A website came under fire Tuesday, accused of stealing the Sun Devils trademark owned by Arizona State University. The adult entertainment website is SunDevilAngels.com.

ASU is going head to head with the creator of Sun Devil Angels in hopes that either the name will change or the site will go down altogether.  They've asked for an arbitration hearing where both sides can duke it out. And a trademark attorney we spoke with says they may have a good case.

"You have extremes here, I mean on one hand, you have ASU which is like motherhood and apple pie, and the other hand you have not just any business, you have a porn site," said Donald Hudspeth. He is a business attorney, and while he isn't connected with this case, he has plenty of experience with trademark battles.

"Who had the name first? Is it being used for legitimate purpose?" Hudspeth said of the questions that will likely be asked.

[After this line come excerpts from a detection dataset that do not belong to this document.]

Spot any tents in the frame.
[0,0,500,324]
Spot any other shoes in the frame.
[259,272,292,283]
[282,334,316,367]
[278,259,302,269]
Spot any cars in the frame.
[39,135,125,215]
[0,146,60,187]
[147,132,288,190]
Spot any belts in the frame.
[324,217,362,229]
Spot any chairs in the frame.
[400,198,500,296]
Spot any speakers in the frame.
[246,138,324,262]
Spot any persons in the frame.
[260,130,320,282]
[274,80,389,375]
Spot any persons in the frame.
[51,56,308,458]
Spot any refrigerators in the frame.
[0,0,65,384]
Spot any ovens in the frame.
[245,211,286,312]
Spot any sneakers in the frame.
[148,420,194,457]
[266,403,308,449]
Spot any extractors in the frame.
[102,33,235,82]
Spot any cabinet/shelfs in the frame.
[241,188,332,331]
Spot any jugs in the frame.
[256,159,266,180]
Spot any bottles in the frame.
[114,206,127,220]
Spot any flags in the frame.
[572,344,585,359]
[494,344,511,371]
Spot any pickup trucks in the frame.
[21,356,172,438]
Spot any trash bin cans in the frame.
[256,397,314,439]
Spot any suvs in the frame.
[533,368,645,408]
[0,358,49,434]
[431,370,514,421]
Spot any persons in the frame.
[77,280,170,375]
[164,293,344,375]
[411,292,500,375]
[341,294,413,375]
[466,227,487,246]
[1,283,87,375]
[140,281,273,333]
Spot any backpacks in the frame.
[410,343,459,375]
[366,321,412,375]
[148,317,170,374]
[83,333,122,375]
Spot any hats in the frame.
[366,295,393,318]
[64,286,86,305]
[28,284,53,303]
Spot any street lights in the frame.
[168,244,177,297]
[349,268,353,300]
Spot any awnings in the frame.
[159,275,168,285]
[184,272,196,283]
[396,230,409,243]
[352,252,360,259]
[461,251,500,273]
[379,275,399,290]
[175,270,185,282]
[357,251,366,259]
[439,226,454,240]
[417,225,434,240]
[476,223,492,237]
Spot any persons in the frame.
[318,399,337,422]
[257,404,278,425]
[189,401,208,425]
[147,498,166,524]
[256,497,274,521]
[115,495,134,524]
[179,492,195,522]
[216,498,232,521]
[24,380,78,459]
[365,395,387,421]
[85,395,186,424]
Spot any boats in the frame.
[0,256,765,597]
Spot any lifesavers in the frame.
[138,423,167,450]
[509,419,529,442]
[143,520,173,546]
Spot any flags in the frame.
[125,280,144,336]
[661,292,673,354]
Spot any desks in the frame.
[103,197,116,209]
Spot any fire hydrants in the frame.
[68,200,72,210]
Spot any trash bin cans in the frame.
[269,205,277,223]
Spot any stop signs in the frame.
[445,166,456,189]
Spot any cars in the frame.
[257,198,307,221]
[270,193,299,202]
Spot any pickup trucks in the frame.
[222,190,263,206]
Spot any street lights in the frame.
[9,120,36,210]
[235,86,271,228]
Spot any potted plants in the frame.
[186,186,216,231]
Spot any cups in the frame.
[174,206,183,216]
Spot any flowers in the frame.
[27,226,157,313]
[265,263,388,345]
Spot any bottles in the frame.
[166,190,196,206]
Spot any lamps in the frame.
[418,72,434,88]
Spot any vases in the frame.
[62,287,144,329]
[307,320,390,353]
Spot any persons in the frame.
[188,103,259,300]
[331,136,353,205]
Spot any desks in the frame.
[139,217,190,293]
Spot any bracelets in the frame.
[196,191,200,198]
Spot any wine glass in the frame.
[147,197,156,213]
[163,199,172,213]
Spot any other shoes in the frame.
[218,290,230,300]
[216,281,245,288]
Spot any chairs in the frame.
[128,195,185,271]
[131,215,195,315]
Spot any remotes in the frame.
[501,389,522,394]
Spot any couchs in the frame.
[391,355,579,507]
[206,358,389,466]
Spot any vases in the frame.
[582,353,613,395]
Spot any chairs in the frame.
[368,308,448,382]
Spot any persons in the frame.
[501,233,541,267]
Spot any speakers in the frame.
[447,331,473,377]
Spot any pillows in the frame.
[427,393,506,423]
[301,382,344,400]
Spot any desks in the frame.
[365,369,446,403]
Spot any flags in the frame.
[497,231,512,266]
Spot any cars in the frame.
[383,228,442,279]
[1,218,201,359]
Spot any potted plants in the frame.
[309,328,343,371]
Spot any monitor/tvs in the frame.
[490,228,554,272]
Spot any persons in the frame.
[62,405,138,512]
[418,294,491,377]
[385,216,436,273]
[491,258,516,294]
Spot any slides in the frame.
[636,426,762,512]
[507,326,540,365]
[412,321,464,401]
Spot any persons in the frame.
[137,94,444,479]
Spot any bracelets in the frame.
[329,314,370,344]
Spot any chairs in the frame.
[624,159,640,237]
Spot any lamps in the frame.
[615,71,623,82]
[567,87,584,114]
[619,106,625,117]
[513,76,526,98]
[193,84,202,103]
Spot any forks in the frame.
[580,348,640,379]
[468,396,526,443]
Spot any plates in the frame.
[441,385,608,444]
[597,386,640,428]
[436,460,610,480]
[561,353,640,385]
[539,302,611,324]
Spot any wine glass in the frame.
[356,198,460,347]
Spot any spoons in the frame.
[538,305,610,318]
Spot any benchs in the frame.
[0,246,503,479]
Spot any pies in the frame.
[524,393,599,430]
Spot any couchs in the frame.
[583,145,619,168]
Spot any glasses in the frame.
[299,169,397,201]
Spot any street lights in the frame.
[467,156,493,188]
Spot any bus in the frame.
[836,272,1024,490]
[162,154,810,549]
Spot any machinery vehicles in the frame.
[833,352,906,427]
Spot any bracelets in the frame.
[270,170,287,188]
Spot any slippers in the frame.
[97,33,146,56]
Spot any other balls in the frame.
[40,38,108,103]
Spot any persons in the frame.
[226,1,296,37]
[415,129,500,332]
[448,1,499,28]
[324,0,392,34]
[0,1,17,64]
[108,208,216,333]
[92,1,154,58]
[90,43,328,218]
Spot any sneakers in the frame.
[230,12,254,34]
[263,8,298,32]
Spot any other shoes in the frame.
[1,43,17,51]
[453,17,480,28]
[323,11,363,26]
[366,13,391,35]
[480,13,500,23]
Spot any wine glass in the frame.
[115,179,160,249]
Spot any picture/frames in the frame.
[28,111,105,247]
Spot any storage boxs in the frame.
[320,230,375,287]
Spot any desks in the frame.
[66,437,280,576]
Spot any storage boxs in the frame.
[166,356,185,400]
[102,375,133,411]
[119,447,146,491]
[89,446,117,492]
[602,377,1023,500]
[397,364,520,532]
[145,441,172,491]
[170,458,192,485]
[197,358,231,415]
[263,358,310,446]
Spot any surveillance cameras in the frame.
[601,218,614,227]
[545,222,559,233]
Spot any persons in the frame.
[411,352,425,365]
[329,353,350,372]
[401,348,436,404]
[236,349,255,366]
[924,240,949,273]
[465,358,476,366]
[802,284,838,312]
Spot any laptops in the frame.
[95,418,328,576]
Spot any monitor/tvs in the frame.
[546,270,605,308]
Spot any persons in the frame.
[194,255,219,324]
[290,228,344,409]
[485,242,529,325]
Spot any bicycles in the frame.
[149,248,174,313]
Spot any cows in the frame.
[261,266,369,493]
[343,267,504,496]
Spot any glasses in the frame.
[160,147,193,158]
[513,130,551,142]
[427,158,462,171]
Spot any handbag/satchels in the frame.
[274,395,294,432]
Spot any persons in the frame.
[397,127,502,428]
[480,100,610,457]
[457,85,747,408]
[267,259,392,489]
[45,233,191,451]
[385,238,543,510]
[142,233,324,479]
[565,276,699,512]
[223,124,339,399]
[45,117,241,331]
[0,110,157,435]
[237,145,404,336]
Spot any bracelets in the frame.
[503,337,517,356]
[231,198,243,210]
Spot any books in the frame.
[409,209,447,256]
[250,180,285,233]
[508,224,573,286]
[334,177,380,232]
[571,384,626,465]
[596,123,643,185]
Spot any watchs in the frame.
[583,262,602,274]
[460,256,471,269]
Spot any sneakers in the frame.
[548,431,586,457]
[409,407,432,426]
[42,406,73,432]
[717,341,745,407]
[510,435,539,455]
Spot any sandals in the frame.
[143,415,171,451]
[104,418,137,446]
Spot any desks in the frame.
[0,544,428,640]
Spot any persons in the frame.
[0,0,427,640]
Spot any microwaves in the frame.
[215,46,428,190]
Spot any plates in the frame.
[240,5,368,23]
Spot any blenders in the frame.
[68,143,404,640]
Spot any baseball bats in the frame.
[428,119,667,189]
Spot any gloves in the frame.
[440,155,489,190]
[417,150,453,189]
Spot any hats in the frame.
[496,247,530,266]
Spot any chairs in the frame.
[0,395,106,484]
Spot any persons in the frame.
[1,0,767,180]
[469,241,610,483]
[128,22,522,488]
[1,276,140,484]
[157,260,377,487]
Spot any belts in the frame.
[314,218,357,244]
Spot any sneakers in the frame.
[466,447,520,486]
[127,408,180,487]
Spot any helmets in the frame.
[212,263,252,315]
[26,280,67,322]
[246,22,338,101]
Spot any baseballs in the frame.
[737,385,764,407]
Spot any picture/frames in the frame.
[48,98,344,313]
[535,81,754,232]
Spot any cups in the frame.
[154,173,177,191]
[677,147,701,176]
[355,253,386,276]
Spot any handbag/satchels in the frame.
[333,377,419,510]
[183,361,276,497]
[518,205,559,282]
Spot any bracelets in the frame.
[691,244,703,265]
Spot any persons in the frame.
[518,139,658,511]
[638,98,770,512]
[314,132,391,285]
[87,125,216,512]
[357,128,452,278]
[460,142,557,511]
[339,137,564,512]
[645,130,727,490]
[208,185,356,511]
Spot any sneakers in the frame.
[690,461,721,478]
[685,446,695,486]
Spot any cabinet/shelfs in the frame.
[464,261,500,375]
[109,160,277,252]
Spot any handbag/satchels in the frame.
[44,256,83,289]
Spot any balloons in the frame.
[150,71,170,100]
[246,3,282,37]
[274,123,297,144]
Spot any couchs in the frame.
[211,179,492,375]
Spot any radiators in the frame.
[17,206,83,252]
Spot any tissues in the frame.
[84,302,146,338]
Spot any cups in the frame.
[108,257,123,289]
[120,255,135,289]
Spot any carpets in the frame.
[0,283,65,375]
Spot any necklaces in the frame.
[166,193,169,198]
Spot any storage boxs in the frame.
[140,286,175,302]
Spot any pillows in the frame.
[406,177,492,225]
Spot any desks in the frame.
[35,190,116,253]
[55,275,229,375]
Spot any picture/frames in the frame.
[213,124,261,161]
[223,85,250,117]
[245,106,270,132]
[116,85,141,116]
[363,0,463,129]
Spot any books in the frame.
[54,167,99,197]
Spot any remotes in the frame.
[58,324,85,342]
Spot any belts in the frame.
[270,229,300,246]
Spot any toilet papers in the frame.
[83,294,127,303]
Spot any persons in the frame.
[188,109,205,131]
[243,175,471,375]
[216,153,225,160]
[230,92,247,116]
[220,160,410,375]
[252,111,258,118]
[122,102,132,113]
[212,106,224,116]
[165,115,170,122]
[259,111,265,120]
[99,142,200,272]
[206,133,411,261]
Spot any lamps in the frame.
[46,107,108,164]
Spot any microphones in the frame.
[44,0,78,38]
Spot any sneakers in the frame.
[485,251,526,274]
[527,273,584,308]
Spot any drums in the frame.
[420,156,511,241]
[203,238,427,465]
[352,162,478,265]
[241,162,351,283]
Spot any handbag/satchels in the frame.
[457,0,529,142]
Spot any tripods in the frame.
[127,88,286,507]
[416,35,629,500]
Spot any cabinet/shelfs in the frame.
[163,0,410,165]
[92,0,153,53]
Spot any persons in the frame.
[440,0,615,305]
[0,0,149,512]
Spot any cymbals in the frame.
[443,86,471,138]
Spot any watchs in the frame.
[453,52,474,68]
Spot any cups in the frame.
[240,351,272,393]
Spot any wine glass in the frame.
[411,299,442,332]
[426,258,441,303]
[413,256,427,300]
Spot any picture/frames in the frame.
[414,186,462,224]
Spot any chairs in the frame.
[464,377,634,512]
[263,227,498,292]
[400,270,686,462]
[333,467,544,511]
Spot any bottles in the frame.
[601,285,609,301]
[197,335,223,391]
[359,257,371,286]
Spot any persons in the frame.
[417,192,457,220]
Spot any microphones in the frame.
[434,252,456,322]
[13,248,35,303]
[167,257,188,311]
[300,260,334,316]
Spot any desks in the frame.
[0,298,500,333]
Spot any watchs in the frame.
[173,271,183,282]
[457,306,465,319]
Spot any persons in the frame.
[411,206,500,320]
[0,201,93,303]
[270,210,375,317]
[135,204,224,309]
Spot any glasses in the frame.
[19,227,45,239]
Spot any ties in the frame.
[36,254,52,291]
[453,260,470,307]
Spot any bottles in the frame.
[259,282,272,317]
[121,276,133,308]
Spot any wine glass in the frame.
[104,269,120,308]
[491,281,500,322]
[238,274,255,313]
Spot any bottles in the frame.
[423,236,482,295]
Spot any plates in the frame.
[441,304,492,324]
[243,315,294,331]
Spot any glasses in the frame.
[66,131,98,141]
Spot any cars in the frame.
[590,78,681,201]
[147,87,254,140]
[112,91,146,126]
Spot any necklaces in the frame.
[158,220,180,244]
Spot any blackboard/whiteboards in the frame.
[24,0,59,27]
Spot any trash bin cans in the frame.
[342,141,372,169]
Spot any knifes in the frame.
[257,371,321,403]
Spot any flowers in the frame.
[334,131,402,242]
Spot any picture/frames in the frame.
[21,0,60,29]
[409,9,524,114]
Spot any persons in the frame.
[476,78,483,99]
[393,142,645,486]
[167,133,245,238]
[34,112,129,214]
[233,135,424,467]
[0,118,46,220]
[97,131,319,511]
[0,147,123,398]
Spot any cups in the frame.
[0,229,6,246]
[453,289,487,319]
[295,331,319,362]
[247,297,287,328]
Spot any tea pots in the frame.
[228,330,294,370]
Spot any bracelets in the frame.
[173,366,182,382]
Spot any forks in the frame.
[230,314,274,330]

He said the creator of adult website SunDevilAngels.com should've seen this coming after his trademark application was denied in 2008 because the name could cause confusion with ASU's trademark, Sun Devils.

"The general principle of law is that the trade name, trademark, trumps domain name," Hudspeth said.

The trademark application was filed by Raymond Coates, who listed an address in Mesa as the place of his business. That's where we ran into some of his family friends. They tell us Coates started the site because of his passionate for photography. They claim he wasn't trying to taint the image of Arizona State University; he just chose the name because the site features local women. 

Back in 2010, Coates also registered the name Millennium Vision Productions, saying the business was "photography entertainment." Though his family friends claim Coates no longer lives in Arizona, SunDevilAngels.com is still active.

Hudspeth said this could be tied up in court for years if either side appeals the arbitration's judgment.

"You protect your trademark because that's your identity, that's your brand, that's everything," he said.

On Tuesday the Twitter page for Sun Devil Angels posted a link to a story discussing the pending legal battle, asking, "Wat (sic) do you guys think?" We reached out to Coates via his family friends and email, but have not heard back.  We also requested an interview with ASU but they would only confirm the dispute.